A positive correlation was demonstrated between training time and PBA performance in the laparoscopic radical prostatectomy, percutaneous nephrolithotripsy, laparoscopic nephrectomy and in the set of the six procedures, with a Spearman’s coefficient of 0.97, 0.55, 0.42 and 0.31, respectively. A trend line was included in the scatter plots of these procedures (Graph 1), for better visualization.
DISCUSSION
The modernization of surgical training with the introduction of the teaching model based on the acquisition of competencies necessitated the development and implementation of mechanisms for monitoring and evaluating the intended competencies15.
Occupying a central space in this process, WBAs are designed to integrate teaching, learning, assessment and feedback, assessing skills and behaviors, rather than just knowledge16.
The use of WBAs that address surgical competencies has been shown to be quite limited in medical residencies in Brazil, with no consistent publications on the subject.
In addition to not experiencing an environment of intense debate on the surgical teaching model, other factors can negatively impact the change initiatives in Brazil. The scarcity of assessment tools validated in Portuguese and the difficulty of accessing instruments in other languages stand out.
In this study, we describe the first experience with the use of the PBA - a tool for assessing surgical skills in the workplace - in a Medical Residency Program in Urology in Brazil.

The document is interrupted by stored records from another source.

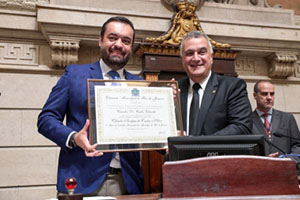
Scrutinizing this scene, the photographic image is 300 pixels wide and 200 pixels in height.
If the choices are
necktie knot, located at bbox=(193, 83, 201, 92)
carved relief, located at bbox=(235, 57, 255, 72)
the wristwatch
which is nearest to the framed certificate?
the wristwatch

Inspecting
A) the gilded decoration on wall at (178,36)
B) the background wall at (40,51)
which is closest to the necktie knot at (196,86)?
the gilded decoration on wall at (178,36)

Using a group consensus methodology, all participants had the opportunity to contribute and give their opinion on equal terms, based on several rounds of interaction and feedback, building protocols that were finalized with the group’s approval.
Training is an important step in this process, as it improves the group’s understanding of the teaching-learning process and student assessment concepts, as well as increasing the efficiency and quality of the instrument’s application.

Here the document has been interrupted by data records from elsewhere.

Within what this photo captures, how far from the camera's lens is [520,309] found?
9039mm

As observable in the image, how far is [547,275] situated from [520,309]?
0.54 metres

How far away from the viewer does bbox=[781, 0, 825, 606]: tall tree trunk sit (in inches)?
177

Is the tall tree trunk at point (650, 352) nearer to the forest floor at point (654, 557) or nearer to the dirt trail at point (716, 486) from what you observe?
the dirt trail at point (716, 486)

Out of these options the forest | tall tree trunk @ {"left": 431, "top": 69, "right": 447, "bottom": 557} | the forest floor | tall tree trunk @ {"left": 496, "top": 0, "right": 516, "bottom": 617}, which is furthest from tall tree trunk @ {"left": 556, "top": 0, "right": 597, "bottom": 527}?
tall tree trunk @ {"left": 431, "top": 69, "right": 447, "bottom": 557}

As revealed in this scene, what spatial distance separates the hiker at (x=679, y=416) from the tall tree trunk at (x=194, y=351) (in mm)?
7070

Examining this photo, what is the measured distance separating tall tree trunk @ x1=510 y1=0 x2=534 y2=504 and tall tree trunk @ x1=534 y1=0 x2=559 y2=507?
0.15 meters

The strategy of creating the instruments per group consensus, including the aggregation of the Service’s residents in the process, together with the training process, proved to be a good option for the introduction of this assessment tool. In addition to the aforementioned benefits, this strategy reflected the concern to create an environment of team integration and engagement around a completely new activity in the routine of PRMUro-HUOL. This is a particularly important point, because the lack of team engagement is identified as one of the main factors of failure in the use of WBAs16),(17.
When applying PBAs, there was a trend towards improvement in the performance of the PBA in three of the six surgical procedures and in the joint assessment of the six procedures, considering the approximate interval of five months between the first and last assessments.

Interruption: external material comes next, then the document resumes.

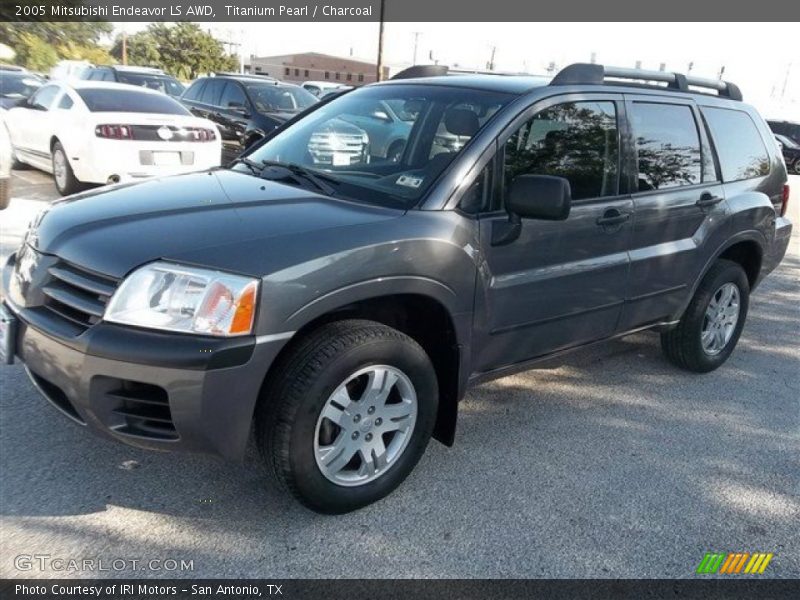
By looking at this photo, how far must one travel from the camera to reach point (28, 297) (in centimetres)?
280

This finding is in agreement with the literature, which demonstrated that PBA scores are related to surgical training time12 and that the sequential use of the PBA should demonstrate progression towards competency13.
The large-scale use of the PBA in the United Kingdom allowed the validation of this tool in different studies, which also reported the reliability of the method12),(13. Another evaluated aspect was feasibility and, in this sense, it was concluded that the PBA is viable and valued by students as a means of constructive feedback and training direction18.
Study limitations
This study was negatively impacted by the COVID-19 pandemic, due to the limited scheduling of elective surgeries in certain periods of the study, resulting in a smaller number of PBA applications than initially planned. This made it difficult to obtain more significant results in relation to the performance analysis.
CONCLUSIONS
The creation and implementation of assessment protocols based on the PBA from a consensus of a group of experts is feasible and is in line with the most modern concepts of the surgical training model based on competency acquisition.
The PBA is an important part of this training model in some countries, and it can be validated in the national territory as other Residency Programs start to adopt them.